Отрывок:

Турция. Записки русского путешественника
Шрифт:
Что можно унести с собой в один день из двух-тысячелетней истории? Только свое вчера и сегодня. Добро заберет пришедший сюда новый человек, а память возьмет земля. Турки не стали селиться в оставленном городе, понемногу обживаясь внизу у его подножия. А город отдали ветрам, дождям, зною, жестким кустарникам, травам и камню, который здесь убедительнее всего доказывает, что растет так же естественно, как дерево.
Мы потом часто будем видеть в руинах античных и византийских городов, как дерево и камень то любяще, то враждебно врастают друг в друга, становясь какой-то новой природой, автором которой может числить себя история. Здесь камни растут скорее деревьев в опустевших домах, где чернеют в левом углу (в правом была икона) иногда чудно украшенные очаги, вокруг которых шумели поколения. Рождались и росли дети, дремали старики, а ночами грели старые бока греческие домовые. Еще нет-нет да и мелькнет нарядная ставенка, измытый дождями стул или половинка двери да вечный спутник жилья — битая глиняная посуда. Но больше дома уже используются как загоны для овец, коз и коров, и оживляют этот некрополь только птицы, пролетающие сквозь окна, крики петухов, да иногда страшное мычание запертого быка, как архангельская труба все длящегося здесь Страшного суда.
Турки украсили эту нечаянную Хиросиму поэтическим именем «Долина безмолвных фей». Днем солнце милосердно загораживает трагедию веселым теплом и светом. Но с приходом темноты город становится призраком, вскипает неслышными слезами, задыхается от воспоминаний и делается понятно, почему новые хозяева земли не хотят воспользоваться его стенами. Феи этого города безмолвны, потому что онемели от ужаса. И запоздалый прохожий старается не смотреть в сторону городских стен. Люди на ночь покрепче запирают двери и поярче зажигают лампы, чтобы холодные тени не затопили их улиц и не отняли сна.

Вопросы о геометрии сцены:
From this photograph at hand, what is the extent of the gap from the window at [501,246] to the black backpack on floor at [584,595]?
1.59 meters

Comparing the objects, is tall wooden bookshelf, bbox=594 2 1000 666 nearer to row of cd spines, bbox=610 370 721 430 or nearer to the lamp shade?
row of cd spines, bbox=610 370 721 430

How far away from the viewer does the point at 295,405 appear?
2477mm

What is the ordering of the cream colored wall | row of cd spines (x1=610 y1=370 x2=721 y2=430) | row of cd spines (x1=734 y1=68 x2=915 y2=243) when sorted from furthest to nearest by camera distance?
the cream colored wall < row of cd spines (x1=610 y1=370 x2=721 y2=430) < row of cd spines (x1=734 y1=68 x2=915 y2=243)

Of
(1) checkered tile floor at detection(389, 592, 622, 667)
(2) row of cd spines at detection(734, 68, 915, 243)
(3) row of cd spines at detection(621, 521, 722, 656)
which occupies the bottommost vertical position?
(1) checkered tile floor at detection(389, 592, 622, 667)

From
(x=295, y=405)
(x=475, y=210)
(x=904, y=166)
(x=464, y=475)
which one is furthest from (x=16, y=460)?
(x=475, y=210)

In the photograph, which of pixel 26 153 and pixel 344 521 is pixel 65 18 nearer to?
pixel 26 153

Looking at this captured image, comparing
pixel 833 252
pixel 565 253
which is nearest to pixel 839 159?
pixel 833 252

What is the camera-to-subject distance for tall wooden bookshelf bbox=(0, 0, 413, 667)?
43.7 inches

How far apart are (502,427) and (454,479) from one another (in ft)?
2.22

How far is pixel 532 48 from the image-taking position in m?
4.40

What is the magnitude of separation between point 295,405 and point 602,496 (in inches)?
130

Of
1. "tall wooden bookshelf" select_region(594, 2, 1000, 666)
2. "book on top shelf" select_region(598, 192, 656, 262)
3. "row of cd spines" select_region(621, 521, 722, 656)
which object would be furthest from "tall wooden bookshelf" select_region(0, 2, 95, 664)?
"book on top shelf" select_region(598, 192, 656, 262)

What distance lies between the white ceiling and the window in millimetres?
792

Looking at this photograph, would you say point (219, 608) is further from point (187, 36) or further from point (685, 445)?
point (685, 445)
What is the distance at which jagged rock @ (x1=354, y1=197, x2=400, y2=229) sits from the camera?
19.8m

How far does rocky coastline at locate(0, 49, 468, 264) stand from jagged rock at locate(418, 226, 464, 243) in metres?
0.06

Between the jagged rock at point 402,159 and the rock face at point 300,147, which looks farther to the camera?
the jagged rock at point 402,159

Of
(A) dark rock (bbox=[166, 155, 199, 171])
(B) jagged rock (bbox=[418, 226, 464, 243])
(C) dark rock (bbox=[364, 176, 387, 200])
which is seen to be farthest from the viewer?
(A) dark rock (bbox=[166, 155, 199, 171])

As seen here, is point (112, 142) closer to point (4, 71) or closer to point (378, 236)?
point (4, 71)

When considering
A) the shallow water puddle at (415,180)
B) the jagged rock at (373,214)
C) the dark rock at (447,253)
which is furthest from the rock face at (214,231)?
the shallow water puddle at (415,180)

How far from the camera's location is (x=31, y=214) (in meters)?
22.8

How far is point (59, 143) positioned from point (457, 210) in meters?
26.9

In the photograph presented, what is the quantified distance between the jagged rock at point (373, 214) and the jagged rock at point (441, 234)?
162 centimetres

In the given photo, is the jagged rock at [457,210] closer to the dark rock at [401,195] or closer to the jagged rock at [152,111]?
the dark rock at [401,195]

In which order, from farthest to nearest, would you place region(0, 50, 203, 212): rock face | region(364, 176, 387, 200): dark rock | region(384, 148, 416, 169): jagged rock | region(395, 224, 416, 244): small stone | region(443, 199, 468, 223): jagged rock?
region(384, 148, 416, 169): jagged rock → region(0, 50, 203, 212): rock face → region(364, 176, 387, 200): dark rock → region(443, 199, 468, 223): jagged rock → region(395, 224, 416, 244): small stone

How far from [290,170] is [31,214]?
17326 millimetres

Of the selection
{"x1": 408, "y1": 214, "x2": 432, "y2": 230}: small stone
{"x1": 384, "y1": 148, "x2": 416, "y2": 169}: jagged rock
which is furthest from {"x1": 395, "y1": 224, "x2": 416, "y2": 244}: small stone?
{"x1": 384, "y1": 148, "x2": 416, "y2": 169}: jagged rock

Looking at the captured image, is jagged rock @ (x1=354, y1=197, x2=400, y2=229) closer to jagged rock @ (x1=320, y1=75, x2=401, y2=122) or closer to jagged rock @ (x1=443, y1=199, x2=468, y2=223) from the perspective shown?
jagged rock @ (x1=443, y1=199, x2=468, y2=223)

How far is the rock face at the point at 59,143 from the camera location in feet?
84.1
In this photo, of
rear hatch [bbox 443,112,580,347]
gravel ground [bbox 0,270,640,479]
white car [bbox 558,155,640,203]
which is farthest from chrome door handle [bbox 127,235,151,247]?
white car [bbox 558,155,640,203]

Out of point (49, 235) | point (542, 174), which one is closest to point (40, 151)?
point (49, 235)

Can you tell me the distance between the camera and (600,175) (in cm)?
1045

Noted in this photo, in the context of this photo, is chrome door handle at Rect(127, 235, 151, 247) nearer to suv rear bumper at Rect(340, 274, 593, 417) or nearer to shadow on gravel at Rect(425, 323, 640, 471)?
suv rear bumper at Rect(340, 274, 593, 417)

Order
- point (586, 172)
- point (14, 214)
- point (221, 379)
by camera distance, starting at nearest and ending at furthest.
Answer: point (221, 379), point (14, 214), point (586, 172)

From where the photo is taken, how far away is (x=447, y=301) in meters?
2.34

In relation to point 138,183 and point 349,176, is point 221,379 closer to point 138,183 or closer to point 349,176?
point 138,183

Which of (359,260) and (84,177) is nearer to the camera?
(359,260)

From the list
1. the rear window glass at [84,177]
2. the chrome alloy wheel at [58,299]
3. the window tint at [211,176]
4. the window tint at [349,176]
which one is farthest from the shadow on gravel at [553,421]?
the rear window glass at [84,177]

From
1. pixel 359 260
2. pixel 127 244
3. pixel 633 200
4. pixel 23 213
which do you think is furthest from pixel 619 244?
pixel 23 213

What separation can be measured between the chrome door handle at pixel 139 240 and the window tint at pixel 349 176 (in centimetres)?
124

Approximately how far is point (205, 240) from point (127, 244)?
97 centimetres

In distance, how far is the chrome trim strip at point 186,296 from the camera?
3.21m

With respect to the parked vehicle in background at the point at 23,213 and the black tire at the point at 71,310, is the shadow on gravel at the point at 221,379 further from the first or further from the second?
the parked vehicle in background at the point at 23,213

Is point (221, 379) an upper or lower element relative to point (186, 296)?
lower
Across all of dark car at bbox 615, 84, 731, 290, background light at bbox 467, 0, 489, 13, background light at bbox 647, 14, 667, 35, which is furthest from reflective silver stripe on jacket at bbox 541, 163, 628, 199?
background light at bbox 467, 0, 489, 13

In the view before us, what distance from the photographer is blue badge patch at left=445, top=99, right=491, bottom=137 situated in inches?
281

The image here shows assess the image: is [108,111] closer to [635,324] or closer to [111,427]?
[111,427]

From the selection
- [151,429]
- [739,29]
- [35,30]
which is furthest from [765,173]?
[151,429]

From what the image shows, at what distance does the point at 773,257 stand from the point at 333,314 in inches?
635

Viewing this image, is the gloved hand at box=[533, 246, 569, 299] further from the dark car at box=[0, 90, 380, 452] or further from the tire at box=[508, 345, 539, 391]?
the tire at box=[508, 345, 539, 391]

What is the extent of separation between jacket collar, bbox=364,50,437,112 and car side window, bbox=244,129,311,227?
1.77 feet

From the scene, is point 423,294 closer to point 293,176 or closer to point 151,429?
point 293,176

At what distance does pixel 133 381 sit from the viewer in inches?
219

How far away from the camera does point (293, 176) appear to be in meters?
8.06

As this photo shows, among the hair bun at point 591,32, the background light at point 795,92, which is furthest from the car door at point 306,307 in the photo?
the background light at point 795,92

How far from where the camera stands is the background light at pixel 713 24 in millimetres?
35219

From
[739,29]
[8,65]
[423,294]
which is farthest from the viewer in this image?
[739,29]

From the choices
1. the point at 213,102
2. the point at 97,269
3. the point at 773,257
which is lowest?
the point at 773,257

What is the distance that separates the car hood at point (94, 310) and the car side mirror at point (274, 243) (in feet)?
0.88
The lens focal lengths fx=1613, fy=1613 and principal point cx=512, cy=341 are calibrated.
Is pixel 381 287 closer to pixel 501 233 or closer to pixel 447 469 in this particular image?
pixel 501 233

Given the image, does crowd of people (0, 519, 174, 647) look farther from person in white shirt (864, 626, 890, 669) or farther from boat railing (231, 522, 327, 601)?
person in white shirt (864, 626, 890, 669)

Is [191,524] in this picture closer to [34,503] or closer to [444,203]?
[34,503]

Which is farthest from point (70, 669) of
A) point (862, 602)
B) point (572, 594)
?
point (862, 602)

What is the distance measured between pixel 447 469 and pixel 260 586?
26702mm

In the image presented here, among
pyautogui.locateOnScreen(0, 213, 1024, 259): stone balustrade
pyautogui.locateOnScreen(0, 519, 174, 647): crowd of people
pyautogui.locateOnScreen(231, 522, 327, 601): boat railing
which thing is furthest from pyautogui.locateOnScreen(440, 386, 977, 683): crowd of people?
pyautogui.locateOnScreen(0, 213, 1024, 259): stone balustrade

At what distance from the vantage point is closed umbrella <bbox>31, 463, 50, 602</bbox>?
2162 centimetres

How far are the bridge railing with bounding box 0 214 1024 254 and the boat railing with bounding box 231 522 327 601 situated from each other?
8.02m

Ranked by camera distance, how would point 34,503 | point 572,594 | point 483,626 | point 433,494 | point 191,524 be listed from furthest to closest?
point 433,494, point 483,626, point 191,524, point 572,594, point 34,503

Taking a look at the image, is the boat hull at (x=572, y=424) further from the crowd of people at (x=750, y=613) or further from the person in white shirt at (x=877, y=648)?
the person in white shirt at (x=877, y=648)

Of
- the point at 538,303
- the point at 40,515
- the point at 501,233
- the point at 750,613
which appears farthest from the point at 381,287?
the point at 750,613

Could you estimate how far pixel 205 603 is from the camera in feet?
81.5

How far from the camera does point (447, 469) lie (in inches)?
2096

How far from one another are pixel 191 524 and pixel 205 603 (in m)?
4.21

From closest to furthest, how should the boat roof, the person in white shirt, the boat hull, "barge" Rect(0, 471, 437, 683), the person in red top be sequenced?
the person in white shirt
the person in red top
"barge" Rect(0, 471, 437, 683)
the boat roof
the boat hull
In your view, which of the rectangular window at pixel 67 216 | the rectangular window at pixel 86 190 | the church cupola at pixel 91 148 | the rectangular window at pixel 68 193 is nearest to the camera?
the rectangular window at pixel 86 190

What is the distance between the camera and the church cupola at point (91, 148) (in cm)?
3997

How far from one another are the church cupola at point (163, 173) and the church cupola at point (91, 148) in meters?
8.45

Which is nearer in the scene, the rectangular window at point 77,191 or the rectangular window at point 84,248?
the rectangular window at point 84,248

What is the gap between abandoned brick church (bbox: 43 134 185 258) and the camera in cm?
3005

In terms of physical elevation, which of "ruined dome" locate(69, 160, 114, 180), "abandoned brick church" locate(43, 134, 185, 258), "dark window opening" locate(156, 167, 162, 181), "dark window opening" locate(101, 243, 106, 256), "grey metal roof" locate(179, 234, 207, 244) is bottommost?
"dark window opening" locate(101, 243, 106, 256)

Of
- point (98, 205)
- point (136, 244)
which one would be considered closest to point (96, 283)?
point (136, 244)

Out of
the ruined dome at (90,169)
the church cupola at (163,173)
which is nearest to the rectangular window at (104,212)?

Условие задания: Как, согласно отрывку, турки поэтически назвали покинутый город?

Полный ответ: «Долина безмолвных фей».